» **SHORT PROBLEM**
Starting at the row that contains "What is the physical" and continuing through the last row, swap "physical distance" for "straight-line distance" and reproduce those rows with nothing else altered.

Start RECORDS FOR THIS EXERCISE

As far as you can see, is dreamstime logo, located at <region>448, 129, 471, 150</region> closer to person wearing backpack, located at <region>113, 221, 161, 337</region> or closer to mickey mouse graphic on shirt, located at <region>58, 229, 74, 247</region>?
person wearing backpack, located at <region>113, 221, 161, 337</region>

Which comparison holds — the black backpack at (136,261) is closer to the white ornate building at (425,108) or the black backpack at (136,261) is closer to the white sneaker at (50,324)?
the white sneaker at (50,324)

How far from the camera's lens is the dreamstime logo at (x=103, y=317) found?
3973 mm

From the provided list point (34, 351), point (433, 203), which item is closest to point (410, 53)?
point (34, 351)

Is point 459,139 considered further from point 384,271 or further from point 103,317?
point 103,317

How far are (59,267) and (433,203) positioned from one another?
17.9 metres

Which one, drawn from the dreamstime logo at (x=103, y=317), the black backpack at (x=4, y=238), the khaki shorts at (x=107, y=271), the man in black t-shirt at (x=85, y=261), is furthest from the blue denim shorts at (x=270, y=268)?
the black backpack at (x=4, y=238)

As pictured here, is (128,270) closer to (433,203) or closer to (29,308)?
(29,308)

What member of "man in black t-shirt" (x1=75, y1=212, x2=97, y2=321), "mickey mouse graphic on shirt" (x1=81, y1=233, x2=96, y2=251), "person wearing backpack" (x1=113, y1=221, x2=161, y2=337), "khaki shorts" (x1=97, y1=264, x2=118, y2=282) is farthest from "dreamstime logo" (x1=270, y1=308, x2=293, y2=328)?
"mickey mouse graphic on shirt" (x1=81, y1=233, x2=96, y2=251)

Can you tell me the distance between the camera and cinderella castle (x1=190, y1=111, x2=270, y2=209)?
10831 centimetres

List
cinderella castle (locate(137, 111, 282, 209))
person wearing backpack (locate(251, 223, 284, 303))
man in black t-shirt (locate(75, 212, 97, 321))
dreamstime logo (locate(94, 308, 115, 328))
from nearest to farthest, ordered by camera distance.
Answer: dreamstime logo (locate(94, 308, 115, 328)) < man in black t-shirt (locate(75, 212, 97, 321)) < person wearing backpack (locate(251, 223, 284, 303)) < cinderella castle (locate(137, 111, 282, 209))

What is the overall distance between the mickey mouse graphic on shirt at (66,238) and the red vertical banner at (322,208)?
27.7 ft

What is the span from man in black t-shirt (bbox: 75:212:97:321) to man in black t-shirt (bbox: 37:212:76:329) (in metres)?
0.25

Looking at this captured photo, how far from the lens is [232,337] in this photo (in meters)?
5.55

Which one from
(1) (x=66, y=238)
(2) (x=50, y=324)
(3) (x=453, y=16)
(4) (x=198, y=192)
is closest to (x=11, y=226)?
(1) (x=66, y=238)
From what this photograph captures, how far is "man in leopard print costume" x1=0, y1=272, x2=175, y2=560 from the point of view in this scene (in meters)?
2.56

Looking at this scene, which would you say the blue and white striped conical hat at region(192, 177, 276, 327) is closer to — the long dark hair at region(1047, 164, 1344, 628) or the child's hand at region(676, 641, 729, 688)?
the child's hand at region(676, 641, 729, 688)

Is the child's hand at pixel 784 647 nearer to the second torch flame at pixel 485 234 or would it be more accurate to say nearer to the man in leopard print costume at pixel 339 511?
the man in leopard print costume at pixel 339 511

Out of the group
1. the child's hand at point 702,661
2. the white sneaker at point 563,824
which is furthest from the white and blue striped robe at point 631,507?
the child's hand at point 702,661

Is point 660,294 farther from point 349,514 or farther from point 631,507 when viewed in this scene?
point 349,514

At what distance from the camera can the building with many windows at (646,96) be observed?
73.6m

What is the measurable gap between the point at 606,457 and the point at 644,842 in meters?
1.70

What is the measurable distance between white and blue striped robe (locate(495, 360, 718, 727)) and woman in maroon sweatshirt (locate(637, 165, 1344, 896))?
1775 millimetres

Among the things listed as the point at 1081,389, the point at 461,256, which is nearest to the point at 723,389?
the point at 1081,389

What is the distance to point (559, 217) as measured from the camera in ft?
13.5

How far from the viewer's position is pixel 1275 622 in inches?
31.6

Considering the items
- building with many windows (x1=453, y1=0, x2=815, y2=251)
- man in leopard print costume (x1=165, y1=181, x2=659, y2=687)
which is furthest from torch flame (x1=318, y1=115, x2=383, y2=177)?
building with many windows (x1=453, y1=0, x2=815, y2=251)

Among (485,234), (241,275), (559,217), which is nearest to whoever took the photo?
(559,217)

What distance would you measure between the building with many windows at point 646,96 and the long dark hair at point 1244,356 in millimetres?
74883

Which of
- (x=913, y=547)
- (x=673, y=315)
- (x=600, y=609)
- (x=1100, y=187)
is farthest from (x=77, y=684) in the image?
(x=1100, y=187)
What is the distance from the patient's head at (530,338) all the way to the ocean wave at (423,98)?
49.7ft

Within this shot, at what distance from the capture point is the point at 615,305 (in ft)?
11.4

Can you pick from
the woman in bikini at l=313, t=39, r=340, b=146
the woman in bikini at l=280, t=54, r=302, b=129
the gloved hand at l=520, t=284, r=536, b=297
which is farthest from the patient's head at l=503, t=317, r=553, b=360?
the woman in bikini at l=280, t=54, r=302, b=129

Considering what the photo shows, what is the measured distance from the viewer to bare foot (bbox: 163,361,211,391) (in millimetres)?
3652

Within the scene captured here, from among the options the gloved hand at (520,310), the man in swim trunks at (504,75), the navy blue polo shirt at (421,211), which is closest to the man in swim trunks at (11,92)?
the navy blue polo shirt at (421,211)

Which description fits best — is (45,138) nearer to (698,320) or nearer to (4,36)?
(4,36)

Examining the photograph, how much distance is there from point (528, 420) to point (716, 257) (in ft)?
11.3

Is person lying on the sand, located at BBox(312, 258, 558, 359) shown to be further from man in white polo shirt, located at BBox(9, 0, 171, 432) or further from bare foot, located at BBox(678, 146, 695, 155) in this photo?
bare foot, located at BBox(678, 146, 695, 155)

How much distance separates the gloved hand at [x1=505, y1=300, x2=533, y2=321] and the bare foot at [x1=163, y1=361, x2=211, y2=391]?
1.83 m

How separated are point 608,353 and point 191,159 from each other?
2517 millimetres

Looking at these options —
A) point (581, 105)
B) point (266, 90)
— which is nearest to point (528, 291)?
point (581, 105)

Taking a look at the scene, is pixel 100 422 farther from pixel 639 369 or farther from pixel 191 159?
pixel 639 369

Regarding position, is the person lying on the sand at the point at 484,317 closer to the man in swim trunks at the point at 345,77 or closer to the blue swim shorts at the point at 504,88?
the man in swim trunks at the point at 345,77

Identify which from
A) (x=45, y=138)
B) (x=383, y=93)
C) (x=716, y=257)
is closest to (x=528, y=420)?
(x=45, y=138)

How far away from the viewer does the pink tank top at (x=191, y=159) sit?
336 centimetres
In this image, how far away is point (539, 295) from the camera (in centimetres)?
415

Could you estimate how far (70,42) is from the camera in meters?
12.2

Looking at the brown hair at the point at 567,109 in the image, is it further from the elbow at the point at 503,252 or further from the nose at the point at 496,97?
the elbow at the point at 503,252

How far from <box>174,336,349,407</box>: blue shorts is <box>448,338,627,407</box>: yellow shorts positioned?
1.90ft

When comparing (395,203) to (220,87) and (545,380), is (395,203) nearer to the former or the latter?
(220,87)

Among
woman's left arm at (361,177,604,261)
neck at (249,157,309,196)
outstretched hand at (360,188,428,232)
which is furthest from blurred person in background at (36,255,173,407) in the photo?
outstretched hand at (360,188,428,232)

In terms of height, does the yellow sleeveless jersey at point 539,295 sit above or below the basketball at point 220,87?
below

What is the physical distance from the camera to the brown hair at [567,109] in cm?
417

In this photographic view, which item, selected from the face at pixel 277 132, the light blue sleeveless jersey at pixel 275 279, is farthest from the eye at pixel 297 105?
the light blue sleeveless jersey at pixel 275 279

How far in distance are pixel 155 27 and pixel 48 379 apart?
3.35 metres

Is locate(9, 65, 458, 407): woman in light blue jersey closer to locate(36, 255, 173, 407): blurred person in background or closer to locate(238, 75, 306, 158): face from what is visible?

End RECORDS FOR THIS EXERCISE

» **OUTPUT BELOW**
What is the straight-line distance from the camera to the brown hair at [567,109] in cm?
417

In this photographic view, which item, selected from the face at pixel 277 132, the light blue sleeveless jersey at pixel 275 279, is farthest from the eye at pixel 297 105?
the light blue sleeveless jersey at pixel 275 279

How far in distance are pixel 155 27 and pixel 48 379 apart?
3.35 metres

Is locate(9, 65, 458, 407): woman in light blue jersey closer to locate(36, 255, 173, 407): blurred person in background or closer to locate(238, 75, 306, 158): face from what is visible?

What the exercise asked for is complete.